_Exercise_: Copy the stretch of the forum thread below from "I certainly am" through "would also use.", swapping "federation" for "league" wherever it occurs.

_Source excerpt_:
++++++++++++++++++++

Interesting read From Dutch Scott and how silly is the fela attacking him for not having the morals to turn away folk wh o are gonna compete natty when assisted.

Maybe in an idea world where money was no object but we all have a mortgage to pay and mouths to feed and its no life or death sittuation ffs..its a hobby for 99%

Perhaps if Dutch Scott was advertising for "natty" guys to come to him for prep and he would giude them round it but thats not the case from what i have read

Gotta appreciate that honesty


----------



## glen danbury (May 23, 2006)

Team1 said:


> Interesting read From Dutch Scott and how silly is the fela attacking him for not having the morals to turn away folk wh o are gonna compete natty when assisted.
> 
> Maybe in an idea world where money was no object but we all have a mortgage to pay and mouths to feed and its no life or death sittuation ffs..its a hobby for 99%
> 
> ...


BUT that kind of honesty wil on this public forum give the impression to some that its ok to cheat as others are


----------



## Baz R (Jun 16, 2010)

stop being a pussy glen youre moaning aint gonna stop anyone from cheating is it.


----------



## jw007 (Apr 12, 2007)

Baz R said:


> stop being a pussy glen youre moaning aint gonna stop anyone from cheating is it.


that did make me chuckle lol


----------



## glen danbury (May 23, 2006)

Baz R said:


> stop being a pussy glen youre moaning aint gonna stop anyone from cheating is it.


LOL

its true but its a forum for discussion is it not?


----------



## jw007 (Apr 12, 2007)

glen danbury said:


> BUT that kind of honesty wil on this public forum give the impression to some that its ok to cheat as others are


Why are you bothered about impressions???

I certainly am not that impressionable, as I hope many "normal" adults are not

if you think that a few nattys Reading this are then going to decide to juice, perhaps you better look at quality of your members eh?


----------



## Unit_69 (Jul 9, 2009)

Think there needs to be a clear differentiation between bodybuidling and other sports. There is not a non-tested boxing or athletic federation, but there is in bodybuilding. So the use of steroids and other substances I think needs to be considered different between the two areas.

An athlete may suspect all his competitors are using PEDs, therefore with a family and money to think about it is understandable (although not condonable in my view) that they would also use.

In bodybuilding though a non drug tested federation represents a level playing field, there is no "cheating" as such, as PED use is only one of several components that can be manipulated along with training and diet to obtain a winning package.

++++++++++++++++++++

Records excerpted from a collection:
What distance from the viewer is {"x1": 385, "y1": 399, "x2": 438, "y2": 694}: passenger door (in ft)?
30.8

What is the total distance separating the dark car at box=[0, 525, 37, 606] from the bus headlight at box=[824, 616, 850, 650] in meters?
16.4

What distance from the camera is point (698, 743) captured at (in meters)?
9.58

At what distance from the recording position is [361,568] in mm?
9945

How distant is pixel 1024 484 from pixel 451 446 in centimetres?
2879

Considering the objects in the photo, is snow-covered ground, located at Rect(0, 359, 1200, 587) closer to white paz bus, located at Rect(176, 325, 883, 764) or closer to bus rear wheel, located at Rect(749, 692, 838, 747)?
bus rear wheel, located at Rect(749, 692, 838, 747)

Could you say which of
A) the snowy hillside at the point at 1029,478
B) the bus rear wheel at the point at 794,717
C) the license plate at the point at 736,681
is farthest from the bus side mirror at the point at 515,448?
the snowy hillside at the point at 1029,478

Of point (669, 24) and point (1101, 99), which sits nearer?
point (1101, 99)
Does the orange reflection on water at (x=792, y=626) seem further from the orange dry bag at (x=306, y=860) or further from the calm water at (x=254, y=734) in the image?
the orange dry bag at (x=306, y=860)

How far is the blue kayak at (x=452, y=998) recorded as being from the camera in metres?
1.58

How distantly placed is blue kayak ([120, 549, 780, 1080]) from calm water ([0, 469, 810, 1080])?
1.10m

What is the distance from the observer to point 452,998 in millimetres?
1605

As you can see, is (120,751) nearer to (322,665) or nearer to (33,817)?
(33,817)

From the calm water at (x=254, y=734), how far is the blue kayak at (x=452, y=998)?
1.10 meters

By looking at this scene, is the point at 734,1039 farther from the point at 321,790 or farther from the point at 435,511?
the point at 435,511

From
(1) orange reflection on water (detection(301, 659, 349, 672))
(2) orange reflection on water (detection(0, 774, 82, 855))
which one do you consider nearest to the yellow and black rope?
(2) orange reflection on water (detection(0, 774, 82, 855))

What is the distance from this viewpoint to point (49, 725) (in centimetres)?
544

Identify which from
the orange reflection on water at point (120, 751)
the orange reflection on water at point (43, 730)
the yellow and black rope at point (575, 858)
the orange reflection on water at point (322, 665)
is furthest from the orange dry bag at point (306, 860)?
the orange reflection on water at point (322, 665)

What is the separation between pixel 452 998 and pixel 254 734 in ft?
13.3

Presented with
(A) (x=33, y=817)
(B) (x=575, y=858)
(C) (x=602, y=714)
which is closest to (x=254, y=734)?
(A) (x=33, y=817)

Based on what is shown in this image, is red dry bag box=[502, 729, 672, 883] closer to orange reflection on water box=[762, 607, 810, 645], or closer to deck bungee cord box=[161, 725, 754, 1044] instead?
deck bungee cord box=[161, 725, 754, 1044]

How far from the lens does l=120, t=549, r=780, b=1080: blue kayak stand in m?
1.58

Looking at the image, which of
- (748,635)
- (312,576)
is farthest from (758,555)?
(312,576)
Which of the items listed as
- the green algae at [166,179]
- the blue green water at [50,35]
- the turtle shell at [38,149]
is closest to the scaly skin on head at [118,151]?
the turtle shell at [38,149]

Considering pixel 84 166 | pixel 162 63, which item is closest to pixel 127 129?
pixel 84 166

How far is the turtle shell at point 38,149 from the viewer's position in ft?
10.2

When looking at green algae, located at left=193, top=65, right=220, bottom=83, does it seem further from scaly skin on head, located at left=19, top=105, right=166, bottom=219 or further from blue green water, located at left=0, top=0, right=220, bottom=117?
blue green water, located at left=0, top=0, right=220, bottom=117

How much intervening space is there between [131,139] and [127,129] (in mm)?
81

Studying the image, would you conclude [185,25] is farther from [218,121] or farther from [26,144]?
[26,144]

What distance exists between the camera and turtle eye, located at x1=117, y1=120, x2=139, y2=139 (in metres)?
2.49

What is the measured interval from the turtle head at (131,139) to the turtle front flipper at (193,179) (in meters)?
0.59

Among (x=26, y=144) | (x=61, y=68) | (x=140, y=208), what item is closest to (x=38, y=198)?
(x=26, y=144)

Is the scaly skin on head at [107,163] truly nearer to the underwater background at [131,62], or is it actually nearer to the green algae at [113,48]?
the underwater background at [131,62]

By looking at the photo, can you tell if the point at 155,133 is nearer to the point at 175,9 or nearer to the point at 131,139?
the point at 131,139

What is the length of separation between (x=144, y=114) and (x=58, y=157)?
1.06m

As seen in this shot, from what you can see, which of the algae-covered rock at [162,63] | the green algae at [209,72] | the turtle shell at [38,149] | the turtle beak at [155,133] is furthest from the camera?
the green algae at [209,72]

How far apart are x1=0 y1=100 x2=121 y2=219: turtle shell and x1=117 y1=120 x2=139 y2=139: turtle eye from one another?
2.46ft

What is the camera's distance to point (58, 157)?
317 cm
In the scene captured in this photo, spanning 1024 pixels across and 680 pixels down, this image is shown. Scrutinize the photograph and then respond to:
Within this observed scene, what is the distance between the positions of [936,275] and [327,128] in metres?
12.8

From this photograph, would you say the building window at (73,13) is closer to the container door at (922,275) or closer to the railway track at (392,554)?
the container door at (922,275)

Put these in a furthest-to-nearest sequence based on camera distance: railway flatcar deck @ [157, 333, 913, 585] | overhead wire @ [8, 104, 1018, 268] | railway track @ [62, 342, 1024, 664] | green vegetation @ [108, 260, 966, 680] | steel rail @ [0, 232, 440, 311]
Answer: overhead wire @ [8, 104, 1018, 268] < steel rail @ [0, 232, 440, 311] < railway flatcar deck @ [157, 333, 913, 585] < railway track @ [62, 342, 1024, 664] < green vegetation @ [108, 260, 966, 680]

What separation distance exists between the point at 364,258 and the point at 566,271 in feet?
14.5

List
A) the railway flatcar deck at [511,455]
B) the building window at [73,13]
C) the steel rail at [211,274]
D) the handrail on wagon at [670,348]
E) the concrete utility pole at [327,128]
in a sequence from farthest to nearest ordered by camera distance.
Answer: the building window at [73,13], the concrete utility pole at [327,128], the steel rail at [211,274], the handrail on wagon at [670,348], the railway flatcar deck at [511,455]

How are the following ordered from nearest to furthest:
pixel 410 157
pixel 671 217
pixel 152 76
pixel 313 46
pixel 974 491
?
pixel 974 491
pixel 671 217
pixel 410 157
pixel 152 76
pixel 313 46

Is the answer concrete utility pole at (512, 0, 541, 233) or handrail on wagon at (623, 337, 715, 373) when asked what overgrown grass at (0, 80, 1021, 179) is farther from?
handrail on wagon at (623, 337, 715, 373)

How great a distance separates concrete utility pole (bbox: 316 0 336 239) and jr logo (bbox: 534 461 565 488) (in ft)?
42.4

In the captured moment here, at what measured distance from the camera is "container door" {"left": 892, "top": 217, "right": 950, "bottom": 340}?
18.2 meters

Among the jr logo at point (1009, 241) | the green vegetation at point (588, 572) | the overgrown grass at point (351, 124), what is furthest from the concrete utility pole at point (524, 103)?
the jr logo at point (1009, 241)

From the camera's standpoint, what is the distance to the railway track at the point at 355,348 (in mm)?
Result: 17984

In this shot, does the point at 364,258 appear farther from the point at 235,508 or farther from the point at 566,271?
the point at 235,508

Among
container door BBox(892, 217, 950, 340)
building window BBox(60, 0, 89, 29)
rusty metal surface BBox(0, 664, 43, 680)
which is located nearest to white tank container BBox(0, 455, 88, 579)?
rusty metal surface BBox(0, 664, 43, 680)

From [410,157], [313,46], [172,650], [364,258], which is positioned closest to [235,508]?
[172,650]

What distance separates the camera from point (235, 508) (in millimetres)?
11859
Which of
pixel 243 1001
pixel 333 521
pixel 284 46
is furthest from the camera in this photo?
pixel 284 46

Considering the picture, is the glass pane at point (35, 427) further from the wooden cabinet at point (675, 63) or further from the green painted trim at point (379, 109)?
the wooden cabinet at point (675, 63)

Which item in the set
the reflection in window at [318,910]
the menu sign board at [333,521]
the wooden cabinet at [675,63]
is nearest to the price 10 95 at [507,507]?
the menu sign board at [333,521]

++++++++++++++++++++

_Solved problem_:
I certainly am not that impressionable, as I hope many "normal" adults are not

if you think that a few nattys Reading this are then going to decide to juice, perhaps you better look at quality of your members eh?


----------



## Unit_69 (Jul 9, 2009)

Think there needs to be a clear differentiation between bodybuidling and other sports. There is not a non-tested boxing or athletic league, but there is in bodybuilding. So the use of steroids and other substances I think needs to be considered different between the two areas.

An athlete may suspect all his competitors are using PEDs, therefore with a family and money to think about it is understandable (although not condonable in my view) that they would also use.